The One and the Many

lighttpd response streaming

Today I updated my HTTP server, lighttpd, from version 1.4.39 to 1.4.43. This came through Debian repository updates. I use Debian testing (currently stretch), so I don't expect extreme stability, but I thought today's update revealed a bug. In the end, it turned out to be a change in lighttpd's default behaviour rather than a bug. This post is about how I figured this out. I also include how to change this behaviour back.

I recently built an application to stream audio via HTTP (called audiostreamer because I like imaginative names). I tested it today because I was going to link it to someone, and I found it wasn't working. I thought I must have introduced a bug, and began debugging.

The request/response path to the application looks like this:

HTTP client <--- HTTP ---> lighttpd <--- FastCGI ---> application

A client makes an HTTP request to lighttpd, which in turn talks to the application using the FastCGI protocol. A key point to understand about this application is its response uses Transfer-Encoding: chunked, and the response never stops (until the client closes its connection). The idea is to stream audio from a live source, forever!

I found that when I made the request through lighttpd, zero bytes came through to the client. If I made the request to the application directly, I saw a stream of data (MP3 data).

I still believed my application was the problem. I added debug logs to the application, and saw that from its perspective it was sending plenty of data to the client. I began to question whether lighttpd was doing something different with long running responses since the update, so I patched my application to send a small amount of data and then end the response. When the response ended, the client received all the data at once. It looked like lighttpd was buffering the data from the application, something it wasn't doing before.

I thought I might have a lighttpd bug on my hands, specifically a bug in its FastCGI implementation. But I was not sure it was a bug. Could the old behaviour have been violating the FastCGI specification? I read through the specification to see if it said anything about this. As far as I can tell, it does not. I wondered why it had changed in lighttpd.

I re-installed the old version of lighttpd and tested to verify my theory that it was a change in response buffering. The older version streamed data to the client before the response ended, the new did not. As a final test, I wrote a small test application that sends large chunks of data slowly via FastCGI and verified the change in behaviour showed up with this application as well. A key to reproducing this is to flush the buffer on the application side so lighttpd sees it immediately.

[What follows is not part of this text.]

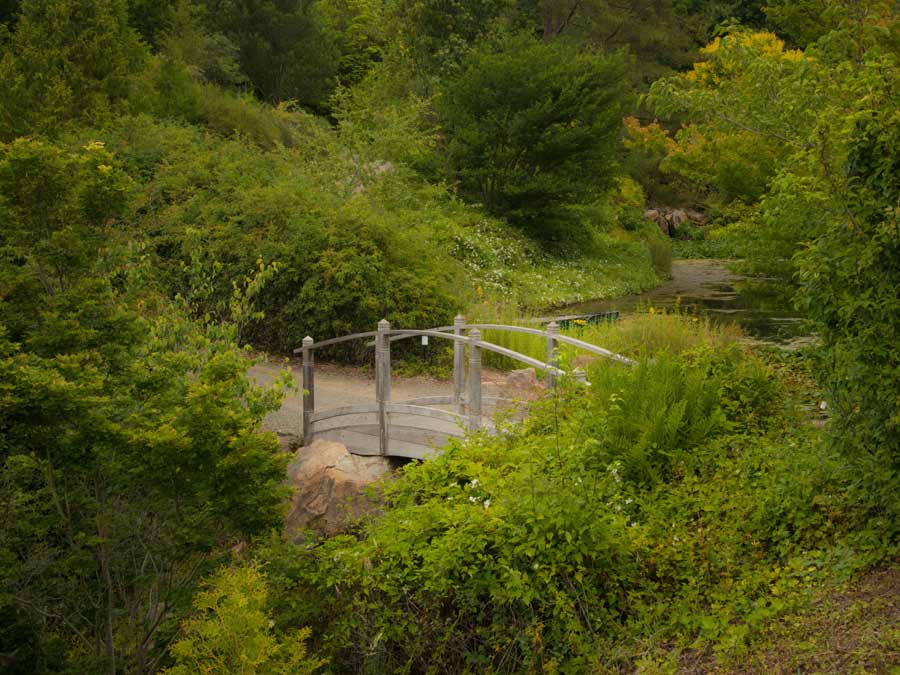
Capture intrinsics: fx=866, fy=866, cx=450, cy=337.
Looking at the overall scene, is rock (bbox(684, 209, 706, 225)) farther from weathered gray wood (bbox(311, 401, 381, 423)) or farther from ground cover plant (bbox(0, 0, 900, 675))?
weathered gray wood (bbox(311, 401, 381, 423))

I rubbed my hands together with glee because I had been looking for an excuse to do some lighttpd development. I set up a Docker container (Debian stretch) and built and installed lighttpd 1.4.39. I configured it to talk to my test application with FastCGI, and then verified the streaming behaviour. The HTTP client saw the data immediately as it went out of the application.

I then built and installed lighttpd versions 1.4.44 down to 1.4.40 and tested each one. I wanted to find the version the buffering change was introduced so I could run a diff. In each version, the lighttpd buffered the response and the HTTP client saw nothing until the response completed. The behaviour changed in 1.4.40.

I examined the change log for 1.4.40. I noticed a change under the heading "selected new features": "server.stream-response-body to control streaming, buffering of response". This sounded like it was an option to change the behaviour I was interested in. I went to the lighttpd documentation for this option.

The default (0) says "buffer entire response body before sending to client". This is what I saw starting in version 1.4.40+. Another value (2) says "stream response body to client; minimal buffering might block backend". Changing this option to 2 reverted the behaviour to how it was in 1.4.39. The comment about "might block backend" is concerning though!

In the end the behaviour turned out to be an intentional change rather than a bug. While I didn't get to make any changes to contribute back, it was good that I could easily toggle an option to return behaviour to how I wanted.